Supplied passage:
************

The Episcopal Diocese of Rochester is the diocese of the Episcopal Church in the United States of America with jurisdiction over eight counties in west central New York. It is bounded on the north by Lake Ontario, on the east by the Episcopal Diocese of Central New York, on the south by the Episcopal Diocese of Central Pennsylvania and on the west by the Episcopal Diocese of Western New York. It is in Province 2 and has no cathedral. Its diocesan offices are in Henrietta, New York.

History
At first the Episcopal Diocese of New York encompassed the whole state. By 1837 the "west" was booming, and the Diocese of Western New York was created. In 1873 the new diocese had grown significantly. Bishop Arthur Cleveland Coxe began recommending the partition of the diocese. David Lincoln Ferris, bishop coadjutor of Western New York since 1924, succeeded Charles Henry Brent as bishop in 1929. The partition of the Diocese of Western New York was finally approved by the national church's 1931 General Convention. That December the new Episcopal Diocese of Rochester came into being.

The diocese was newly created, though many of the congregations had already begun more than a century before. In 1816 when John Henry Hobart, Third Bishop of New York, began his work, congregations were active in Avon, Canandaigua, Geneva, Clifton Springs, Catharine, and Bath. On 15 and 16 December 1931, forty congregations sent delegations to the primary convention of the new diocese at Trinity Church, Geneva, where the 1837 primary convention of the Diocese of Western New York had also been held.
At first much of the administration of the diocese was handled in Bishop Ferris' home at 325 Park Avenue, Rochester. Soon the diocese rented a suite of rooms in the Hiram Sibley Building, at 311 Alexander Street. In 1947 the Trustees purchased "Church House" at 110 Merriman Street. In 1954 Elizabeth Sibley Stebbins died, one of the early leaders in the diocese. Her home at 935 East Avenue became "Diocesan House".
The Second World War moved Bishop Bartel H. Reinheimer (1938-1949) and his service group, the "Bishop's Men," to send aid to the Diocese of Rochester, England, where post-war privations and rationing were still severe. The Woman's Auxiliary, working on both congregational and diocesan levels, helped raise money and direct the mission of the church under Bishops Reinheimer, Dudley S. Stark (1950-1962), and George W. Barrett (1963-1969).

************

Listing:
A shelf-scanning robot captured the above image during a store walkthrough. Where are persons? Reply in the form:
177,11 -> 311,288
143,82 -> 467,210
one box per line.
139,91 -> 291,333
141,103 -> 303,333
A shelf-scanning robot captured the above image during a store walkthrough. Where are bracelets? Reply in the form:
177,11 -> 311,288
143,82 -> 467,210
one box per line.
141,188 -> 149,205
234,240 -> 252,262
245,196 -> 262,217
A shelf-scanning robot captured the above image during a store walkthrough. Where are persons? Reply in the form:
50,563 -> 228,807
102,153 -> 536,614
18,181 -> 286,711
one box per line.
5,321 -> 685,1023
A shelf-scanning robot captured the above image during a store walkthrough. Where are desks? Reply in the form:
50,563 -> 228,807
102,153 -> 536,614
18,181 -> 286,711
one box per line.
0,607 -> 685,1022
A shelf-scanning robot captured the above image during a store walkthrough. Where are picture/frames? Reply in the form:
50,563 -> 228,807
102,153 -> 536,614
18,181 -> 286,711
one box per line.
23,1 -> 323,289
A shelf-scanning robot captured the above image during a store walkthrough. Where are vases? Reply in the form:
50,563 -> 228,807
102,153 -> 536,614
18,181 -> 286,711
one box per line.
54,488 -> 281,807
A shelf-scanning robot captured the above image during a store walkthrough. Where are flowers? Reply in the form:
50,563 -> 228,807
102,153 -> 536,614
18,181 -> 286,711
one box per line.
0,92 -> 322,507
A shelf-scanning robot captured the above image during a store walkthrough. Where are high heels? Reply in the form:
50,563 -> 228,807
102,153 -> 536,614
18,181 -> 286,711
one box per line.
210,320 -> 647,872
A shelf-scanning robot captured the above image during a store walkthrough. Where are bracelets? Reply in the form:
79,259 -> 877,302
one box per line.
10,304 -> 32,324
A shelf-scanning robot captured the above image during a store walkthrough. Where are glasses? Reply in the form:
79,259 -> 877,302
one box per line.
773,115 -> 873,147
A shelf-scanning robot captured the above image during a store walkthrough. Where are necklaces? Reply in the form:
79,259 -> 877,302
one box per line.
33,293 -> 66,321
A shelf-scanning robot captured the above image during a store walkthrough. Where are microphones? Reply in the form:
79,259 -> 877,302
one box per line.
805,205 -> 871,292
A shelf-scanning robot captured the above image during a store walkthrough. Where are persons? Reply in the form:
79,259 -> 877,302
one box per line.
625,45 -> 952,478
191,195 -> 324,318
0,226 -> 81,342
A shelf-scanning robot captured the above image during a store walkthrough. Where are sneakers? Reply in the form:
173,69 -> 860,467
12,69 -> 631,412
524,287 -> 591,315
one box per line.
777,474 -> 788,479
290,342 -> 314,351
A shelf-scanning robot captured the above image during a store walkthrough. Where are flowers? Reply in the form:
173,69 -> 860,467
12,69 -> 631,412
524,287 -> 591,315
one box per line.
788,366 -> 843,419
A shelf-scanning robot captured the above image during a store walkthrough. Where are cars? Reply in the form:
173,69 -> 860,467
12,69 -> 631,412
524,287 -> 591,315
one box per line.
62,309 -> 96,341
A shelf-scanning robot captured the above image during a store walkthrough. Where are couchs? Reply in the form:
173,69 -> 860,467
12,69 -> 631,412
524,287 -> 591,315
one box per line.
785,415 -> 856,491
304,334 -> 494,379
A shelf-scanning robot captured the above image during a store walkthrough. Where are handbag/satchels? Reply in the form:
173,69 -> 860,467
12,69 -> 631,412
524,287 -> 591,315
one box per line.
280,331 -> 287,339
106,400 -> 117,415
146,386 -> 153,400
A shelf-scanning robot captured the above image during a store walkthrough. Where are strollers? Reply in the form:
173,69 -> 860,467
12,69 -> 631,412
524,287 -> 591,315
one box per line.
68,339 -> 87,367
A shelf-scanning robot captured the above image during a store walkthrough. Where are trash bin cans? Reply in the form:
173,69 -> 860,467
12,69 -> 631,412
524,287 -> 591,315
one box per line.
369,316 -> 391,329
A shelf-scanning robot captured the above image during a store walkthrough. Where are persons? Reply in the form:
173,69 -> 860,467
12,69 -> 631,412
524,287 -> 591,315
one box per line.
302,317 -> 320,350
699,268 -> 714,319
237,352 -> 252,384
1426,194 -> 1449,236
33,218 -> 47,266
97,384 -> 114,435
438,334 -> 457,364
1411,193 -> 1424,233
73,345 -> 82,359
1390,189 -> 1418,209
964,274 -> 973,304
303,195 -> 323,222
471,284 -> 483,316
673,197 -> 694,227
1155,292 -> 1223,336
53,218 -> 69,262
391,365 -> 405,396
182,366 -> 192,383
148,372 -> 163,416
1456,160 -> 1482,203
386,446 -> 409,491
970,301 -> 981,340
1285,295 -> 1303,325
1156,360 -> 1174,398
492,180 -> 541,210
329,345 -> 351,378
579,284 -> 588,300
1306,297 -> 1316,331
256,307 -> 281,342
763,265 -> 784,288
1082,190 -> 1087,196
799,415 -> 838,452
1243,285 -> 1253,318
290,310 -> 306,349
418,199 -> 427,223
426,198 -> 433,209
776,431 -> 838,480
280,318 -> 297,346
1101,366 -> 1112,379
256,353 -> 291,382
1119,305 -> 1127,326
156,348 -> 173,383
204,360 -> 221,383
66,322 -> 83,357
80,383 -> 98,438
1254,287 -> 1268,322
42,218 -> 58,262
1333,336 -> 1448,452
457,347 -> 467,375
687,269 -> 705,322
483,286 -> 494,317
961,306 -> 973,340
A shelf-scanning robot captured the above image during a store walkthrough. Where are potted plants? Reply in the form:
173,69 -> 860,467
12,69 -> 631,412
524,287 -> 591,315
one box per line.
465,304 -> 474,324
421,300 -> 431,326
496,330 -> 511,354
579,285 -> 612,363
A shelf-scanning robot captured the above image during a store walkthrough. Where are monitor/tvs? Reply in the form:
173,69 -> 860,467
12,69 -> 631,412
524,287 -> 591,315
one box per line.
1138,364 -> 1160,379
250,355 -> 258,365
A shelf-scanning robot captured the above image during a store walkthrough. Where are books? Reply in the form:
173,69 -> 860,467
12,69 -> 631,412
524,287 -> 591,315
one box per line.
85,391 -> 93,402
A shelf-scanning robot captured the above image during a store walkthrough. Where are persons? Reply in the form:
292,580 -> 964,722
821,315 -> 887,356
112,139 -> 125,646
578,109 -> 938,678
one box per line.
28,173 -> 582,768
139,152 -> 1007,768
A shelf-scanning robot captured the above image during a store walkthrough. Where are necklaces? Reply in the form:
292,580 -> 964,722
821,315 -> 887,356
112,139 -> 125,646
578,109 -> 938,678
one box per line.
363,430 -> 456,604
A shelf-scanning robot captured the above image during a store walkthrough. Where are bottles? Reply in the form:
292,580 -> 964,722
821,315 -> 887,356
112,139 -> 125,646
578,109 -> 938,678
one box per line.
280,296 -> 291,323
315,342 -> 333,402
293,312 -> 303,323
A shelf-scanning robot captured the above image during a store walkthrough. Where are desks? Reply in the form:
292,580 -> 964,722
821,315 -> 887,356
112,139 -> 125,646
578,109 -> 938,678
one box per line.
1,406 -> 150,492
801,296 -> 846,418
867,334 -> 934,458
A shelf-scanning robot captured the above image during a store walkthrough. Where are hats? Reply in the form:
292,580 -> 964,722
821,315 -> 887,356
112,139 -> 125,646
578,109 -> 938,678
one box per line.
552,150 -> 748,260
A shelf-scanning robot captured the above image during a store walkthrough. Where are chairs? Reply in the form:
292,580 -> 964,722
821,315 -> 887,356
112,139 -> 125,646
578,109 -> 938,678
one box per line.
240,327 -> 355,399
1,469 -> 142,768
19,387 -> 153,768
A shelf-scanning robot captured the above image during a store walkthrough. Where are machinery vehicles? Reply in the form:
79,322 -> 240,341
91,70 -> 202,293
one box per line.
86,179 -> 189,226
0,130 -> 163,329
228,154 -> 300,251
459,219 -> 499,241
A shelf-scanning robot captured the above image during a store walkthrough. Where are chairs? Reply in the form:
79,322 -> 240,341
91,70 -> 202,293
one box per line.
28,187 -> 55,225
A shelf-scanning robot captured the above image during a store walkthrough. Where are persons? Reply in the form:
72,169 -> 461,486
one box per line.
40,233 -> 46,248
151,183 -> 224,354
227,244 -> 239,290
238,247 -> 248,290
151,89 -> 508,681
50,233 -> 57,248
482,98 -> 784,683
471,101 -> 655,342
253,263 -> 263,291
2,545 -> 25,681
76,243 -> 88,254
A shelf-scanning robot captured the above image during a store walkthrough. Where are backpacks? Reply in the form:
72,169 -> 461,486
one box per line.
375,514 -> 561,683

************

To-do list:
a - Reproduce the Rochester diocese passage starting at "The diocese was newly" and ending at "also been held.", renaming "primary convention" to "founding convention" in each place it occurs.
b - Carry the Rochester diocese passage further, picking up after its final sentence.
The records were drawn from a separate source.

Responses:
a -
The diocese was newly created, though many of the congregations had already begun more than a century before. In 1816 when John Henry Hobart, Third Bishop of New York, began his work, congregations were active in Avon, Canandaigua, Geneva, Clifton Springs, Catharine, and Bath. On 15 and 16 December 1931, forty congregations sent delegations to the founding convention of the new diocese at Trinity Church, Geneva, where the 1837 founding convention of the Diocese of Western New York had also been held.

b -
The Fifth Bishop of Rochester, Robert Rae Spears, Jr. (1970-1984), helped the diocese to deal with issues like: how to interpret the Bible, whether to ordain women and gay people, and - among others - how to distribute the enormous legacy left to the diocese by Margaret Woodbury Strong's will. That financial windfall gave rise to the diocese's district system in 1972. The system's original purpose was to give voices to people and congregations throughout the diocese in using the Strong Fund. A large portion of the fund eventually went to help the National Episcopal Church and its mission.

Bishops

Current bishop
Prince G. Singh was elected the eighth Bishop of Rochester on February 2, 2008 and was consecrated at the Eastman Theatre in Rochester, New York, on May 31, 2008, by Katharine Jefferts Schori, the Presiding Bishop. Co-Consecrators of the service were Jack M. McKelvey, George Councell, John Croneberger, Mark M. Beckwith, Carol Gallagher, and Marie Jerge, Bishop of the Upstate New York Synod of the Evangelical Lutheran Church in America. Singh became the diocesan Bishop of Rochester at the close of the consecration service on May 31, 2008.

Past bishops

Jack M. McKelvey
Jack M. McKelvey was the seventh bishop of Rochester from 2000 to 2008. He has a master's of divinity and an honorary doctorate from Virginia Theological Seminary. He was suffragan bishop of the Episcopal Diocese of Newark from 1991-1999.  McKelvey currently serves as interim president at Colgate Rochester Crozer Divinity School.

Robert Rae Spears, Jr.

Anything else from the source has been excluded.